Your task is to transcribe all of the data below exactly, omitting the images.

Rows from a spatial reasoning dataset
-.-.-

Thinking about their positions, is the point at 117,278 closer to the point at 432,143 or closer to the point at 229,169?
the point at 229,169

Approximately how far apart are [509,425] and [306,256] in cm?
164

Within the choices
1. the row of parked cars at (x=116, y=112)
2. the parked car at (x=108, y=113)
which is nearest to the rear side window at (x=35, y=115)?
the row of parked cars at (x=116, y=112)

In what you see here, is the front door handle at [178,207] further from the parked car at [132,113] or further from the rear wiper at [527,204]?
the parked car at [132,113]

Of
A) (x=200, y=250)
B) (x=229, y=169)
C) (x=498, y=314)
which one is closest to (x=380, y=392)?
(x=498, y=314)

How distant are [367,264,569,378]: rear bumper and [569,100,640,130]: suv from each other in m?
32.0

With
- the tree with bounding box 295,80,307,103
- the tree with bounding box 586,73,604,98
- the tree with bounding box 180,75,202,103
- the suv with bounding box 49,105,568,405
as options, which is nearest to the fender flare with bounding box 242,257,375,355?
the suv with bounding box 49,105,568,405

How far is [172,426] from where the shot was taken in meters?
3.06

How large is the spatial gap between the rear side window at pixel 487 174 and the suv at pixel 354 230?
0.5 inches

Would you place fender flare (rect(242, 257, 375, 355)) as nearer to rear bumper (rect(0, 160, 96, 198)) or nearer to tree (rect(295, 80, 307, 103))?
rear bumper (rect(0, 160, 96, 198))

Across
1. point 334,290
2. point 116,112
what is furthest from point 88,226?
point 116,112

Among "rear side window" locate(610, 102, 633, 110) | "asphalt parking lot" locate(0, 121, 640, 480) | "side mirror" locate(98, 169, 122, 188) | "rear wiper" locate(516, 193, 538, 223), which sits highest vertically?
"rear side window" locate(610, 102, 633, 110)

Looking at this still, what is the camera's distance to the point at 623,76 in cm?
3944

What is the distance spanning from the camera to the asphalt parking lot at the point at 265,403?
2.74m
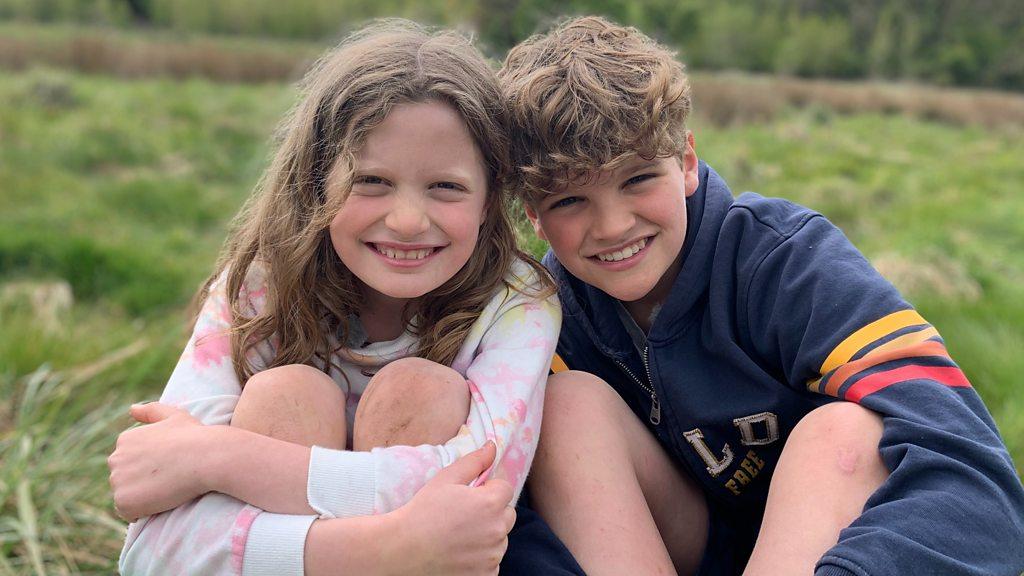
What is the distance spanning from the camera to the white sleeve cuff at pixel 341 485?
54.4 inches

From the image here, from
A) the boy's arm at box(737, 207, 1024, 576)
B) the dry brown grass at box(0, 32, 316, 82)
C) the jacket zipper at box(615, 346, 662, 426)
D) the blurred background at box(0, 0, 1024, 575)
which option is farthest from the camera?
the dry brown grass at box(0, 32, 316, 82)

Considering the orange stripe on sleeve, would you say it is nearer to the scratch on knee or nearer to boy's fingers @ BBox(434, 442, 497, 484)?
the scratch on knee

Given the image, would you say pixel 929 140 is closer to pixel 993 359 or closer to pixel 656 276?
pixel 993 359

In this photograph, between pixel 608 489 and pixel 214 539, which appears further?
pixel 608 489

-.-.-

Task answer
Thinking about their positions, is the point at 117,278 closer to the point at 432,143 or closer to the point at 229,169?
the point at 229,169

Approximately how far apart are [509,425] and [306,256] in cm?
164

Within the choices
1. the row of parked cars at (x=116, y=112)
2. the parked car at (x=108, y=113)
which is nearest to the rear side window at (x=35, y=115)?
the row of parked cars at (x=116, y=112)

In what you see here, is the front door handle at [178,207] further from the parked car at [132,113] or further from the rear wiper at [527,204]?
the parked car at [132,113]

Of
A) (x=200, y=250)
B) (x=229, y=169)
C) (x=498, y=314)
which one is closest to (x=380, y=392)?
(x=498, y=314)

How distant are [367,264,569,378]: rear bumper and [569,100,640,130]: suv from each other in m?
32.0

With
- the tree with bounding box 295,80,307,103
- the tree with bounding box 586,73,604,98
- the tree with bounding box 180,75,202,103
- the suv with bounding box 49,105,568,405
as options, which is nearest to the fender flare with bounding box 242,257,375,355?
the suv with bounding box 49,105,568,405

How far is [172,426] from where the shot was taken in meters?
3.06

How large is the spatial gap between the rear side window at pixel 487 174 and the suv at pixel 354 230?
0.5 inches

Would you place fender flare (rect(242, 257, 375, 355)) as nearer to rear bumper (rect(0, 160, 96, 198)) or nearer to tree (rect(295, 80, 307, 103))?
rear bumper (rect(0, 160, 96, 198))

Across
1. point 334,290
2. point 116,112
what is furthest from point 88,226?
point 116,112

Among "rear side window" locate(610, 102, 633, 110) | "asphalt parking lot" locate(0, 121, 640, 480) | "side mirror" locate(98, 169, 122, 188) | "rear wiper" locate(516, 193, 538, 223), which sits highest vertically?
"rear side window" locate(610, 102, 633, 110)

Looking at this still, what is the camera's distance to the point at 623,76 in cm?
3944

What is the distance spanning from the camera to the asphalt parking lot at the point at 265,403?
2.74m
What is the distance spanning from the camera to the white sleeve cuff at pixel 341 485?
54.4 inches

From the image here, from
A) the boy's arm at box(737, 207, 1024, 576)
B) the dry brown grass at box(0, 32, 316, 82)
C) the jacket zipper at box(615, 346, 662, 426)
D) the blurred background at box(0, 0, 1024, 575)
which option is farthest from the camera?
the dry brown grass at box(0, 32, 316, 82)

Considering the orange stripe on sleeve, would you say it is nearer to the scratch on knee or nearer to boy's fingers @ BBox(434, 442, 497, 484)?
the scratch on knee

Given the image, would you say pixel 929 140 is closer to pixel 993 359 or closer to pixel 656 276?
pixel 993 359

In this photograph, between pixel 608 489 and pixel 214 539, which appears further?
pixel 608 489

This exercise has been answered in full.